LETTER: Typed letter signed, to Anna Louise Strong.

Roosevelt to Strong
On Nazi Germany

Roosevelt, Eleanor. Typed letter signed, “Eleanor Roosevelt,” to Anne Louise Strong, February 17, 1941; two leaves of White House stationery, rectos only.

A remarkable letter to one of America’s most ardent supporters of the Communist regimes of Russia and China, the journalist and author Anna Louise Strong, whom Eleanor Roosevelt met in 1936 when she invited Strong, “the first lady of U.S. radicalism,” to have lunch with her at the White House. “They were fascinated by each other, and a cordial friendship and lasting correspondence developed between the First Lady and one of America’s most notorious heretics” (Eleanor Roosevelt, by Cook, Vol. 2, pp. 342-343).

By early 1941, however, it is clear that the Hitler-Stalin Pact of 1939 was becoming a sore subject, for ER writes:

… You tell me that you met no statesmen or diplomats in Europe who did not think the pact with Germany was shrewd act of national preservation from a war in which Mr. Chamberlain and Mr. Bullitt had tried unsuccessfully to get them in, and which, if they once got caught, they would have to fight alone. I have no idea whether Mr. Bullitt tried to involve them in war, neither do I know anything about Mr. Chamberlain. I imagine you are entirely right and that it was a shrewd move on their part, but because a thing is shrewd, it doesn’t make it right.

If Russia really believes in freedom of the people and peace, she certainly would not ally herself with the power in Europe which for a long time had been curtailing the freedoms of its people, as well as oppressing cruelly the people of another race.

…We found rather to our disappointment … that Stalin is a dictator in exactly the same
way as Hitler and Mussolini are dictators.
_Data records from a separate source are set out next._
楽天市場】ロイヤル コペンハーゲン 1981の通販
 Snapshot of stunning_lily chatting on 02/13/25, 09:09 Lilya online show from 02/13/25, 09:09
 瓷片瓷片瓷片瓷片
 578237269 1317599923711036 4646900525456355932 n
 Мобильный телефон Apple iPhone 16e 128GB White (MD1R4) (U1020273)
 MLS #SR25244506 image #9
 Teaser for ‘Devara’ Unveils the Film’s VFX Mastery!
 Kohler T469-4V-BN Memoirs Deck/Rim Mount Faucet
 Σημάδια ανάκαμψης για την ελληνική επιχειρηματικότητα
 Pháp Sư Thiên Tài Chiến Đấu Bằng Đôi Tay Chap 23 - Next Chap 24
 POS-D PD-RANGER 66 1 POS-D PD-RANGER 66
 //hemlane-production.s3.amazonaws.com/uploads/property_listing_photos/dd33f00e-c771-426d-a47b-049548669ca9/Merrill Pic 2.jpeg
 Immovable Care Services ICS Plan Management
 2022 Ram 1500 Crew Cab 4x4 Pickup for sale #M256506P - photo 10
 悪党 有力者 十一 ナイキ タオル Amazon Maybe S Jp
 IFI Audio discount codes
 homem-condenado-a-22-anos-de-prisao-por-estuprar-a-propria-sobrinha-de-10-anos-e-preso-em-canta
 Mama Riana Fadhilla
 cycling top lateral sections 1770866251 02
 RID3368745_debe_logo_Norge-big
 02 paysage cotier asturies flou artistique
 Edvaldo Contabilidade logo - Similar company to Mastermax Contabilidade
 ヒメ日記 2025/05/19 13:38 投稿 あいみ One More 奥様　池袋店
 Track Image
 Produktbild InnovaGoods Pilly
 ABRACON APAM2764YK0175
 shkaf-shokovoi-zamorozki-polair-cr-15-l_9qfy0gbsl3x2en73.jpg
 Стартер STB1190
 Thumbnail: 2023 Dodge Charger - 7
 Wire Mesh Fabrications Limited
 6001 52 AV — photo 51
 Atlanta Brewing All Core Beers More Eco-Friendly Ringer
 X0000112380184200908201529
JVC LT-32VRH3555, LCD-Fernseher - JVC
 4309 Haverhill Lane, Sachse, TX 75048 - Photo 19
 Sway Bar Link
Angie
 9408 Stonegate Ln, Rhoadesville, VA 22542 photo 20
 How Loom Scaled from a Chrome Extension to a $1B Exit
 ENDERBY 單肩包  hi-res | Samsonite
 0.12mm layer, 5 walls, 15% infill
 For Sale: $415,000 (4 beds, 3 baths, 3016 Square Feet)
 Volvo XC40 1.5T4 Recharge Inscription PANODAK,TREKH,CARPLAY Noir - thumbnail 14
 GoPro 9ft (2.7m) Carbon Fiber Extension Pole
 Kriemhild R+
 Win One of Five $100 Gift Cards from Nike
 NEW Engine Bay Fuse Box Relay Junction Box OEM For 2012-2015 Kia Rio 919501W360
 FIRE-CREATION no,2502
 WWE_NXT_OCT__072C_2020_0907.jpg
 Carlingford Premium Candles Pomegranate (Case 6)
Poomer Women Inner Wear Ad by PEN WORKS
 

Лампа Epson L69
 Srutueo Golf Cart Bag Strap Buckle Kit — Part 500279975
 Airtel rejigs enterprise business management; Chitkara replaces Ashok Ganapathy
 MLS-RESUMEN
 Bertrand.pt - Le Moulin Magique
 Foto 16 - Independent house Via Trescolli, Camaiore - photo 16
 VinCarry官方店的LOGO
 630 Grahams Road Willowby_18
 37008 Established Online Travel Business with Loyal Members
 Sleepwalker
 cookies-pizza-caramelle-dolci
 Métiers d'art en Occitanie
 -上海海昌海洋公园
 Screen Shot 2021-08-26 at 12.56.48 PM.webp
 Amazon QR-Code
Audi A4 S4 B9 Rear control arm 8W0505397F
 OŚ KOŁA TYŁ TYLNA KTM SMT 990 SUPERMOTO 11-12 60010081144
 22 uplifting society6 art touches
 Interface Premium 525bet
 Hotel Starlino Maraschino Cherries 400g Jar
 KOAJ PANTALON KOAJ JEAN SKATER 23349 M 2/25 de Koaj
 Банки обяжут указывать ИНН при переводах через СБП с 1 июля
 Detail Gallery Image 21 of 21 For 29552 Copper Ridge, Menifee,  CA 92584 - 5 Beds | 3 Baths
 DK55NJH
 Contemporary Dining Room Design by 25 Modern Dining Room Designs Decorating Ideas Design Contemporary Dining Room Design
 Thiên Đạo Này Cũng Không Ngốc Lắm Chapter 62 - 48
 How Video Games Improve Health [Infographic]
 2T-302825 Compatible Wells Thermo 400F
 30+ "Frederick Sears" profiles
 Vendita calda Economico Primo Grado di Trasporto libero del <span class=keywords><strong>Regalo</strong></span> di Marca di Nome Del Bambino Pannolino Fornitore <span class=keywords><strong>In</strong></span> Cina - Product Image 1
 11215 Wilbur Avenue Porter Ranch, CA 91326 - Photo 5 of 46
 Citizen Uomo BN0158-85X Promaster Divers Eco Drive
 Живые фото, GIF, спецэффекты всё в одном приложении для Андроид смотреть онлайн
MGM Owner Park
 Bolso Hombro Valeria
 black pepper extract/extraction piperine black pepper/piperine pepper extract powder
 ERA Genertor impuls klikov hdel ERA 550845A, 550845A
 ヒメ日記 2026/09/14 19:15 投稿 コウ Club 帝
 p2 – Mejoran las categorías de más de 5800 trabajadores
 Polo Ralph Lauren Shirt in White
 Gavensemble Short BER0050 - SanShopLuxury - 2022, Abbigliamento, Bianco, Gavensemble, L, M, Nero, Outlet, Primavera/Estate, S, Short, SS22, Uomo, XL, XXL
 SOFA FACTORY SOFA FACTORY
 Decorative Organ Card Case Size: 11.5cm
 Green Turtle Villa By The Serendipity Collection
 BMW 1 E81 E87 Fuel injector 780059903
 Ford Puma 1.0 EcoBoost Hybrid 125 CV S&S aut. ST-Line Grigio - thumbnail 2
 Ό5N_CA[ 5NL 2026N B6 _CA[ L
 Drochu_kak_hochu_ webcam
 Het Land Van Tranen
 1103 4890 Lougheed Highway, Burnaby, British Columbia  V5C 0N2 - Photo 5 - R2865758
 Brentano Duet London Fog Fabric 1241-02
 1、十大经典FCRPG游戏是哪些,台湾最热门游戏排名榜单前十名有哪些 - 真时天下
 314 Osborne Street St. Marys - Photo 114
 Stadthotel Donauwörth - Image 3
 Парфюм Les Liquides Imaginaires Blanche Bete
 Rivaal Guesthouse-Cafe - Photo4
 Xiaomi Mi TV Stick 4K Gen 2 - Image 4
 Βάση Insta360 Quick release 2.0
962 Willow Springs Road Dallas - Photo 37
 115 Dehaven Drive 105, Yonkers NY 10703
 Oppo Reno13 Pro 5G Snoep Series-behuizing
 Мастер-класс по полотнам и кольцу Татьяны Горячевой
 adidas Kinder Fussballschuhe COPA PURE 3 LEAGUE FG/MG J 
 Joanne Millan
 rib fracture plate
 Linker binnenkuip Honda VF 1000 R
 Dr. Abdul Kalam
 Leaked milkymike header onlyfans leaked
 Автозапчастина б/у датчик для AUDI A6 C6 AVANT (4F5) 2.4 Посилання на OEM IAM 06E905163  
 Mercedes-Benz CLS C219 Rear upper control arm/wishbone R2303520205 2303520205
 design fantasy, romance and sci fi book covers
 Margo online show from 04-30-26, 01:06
I would be perfectly willing to see the United States deal with any nation in the world and I hope we would deal fairly and honestly with them, but that does not make me want them to control us in this country. It is not the Russian people that I have the slightest feeling about. It is the Russian government. I feel the same way against the German government, but I feel nothing against the German people except surprise and regret that they should be so passive.

I do not know who will decide the future of the world after this war is over. I feel quite sure it will not be a ‘Wall-Street dictated peace’ if the United States has anything to say about it under this administration.

Easily the most ardent, substantive, and important Roosevelt letter we have seen.